エフェクトこそ最強魔法っぽい派手さはあるものの、発動するまで何が起こるかわからないという、使えそうで使えない魔法だ。
けどまぁ、その魔法のおかげで火を起こせて料理を作れたのだから、いざという時にちゃんと役に立った実績がある。

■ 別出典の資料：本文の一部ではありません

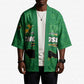 Personalized Jamaica Labour Party Kimono Choose Jamica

「今からその『ファラフォロフィレファーレ』をぶちかませ!」
「わかった、や、やってみ……ぼふぉわあああ!」
船内はもはや、ゲロまみれのカオスと化した。もうやだ、こいつ……。
「絶対崇高なる……神の……うぉっぷ……恩寵……ごくっ。宇宙開闢……、天地……創造の混沌を……今ここに……うぉえええええ!」
アナスタシアが吐き気を堪えながらも詠唱すると、かざした両手の先に何重もの魔法陣が現れた。
キターーー! これこれ!
このド派手な発動エフェクトを見ると、どでかい何かが起こりそうで、弥が上にも期待が高まってくる。しかも、今回は何やら辺りの景色が一変して、快晴だった空に暗雲が立ち込め雷鳴まで轟いている。
これならいけるかもしれない!
「よし、今だ! 思いっきり魔法をぶっ放せ!」
「『ファラフォロフィレファー』……ごっふぉわああああああああああああ!」
弧を描いて宙を舞うアナスタシアのゲロとともに、魔法陣から眩い光が放たれた。
俺はあまりの眩しさとゲロから身を守るため、とっさに両手で顔を覆い目を閉じる。
そして次の瞬間、全身が刺すような冷気に包まれたのだった。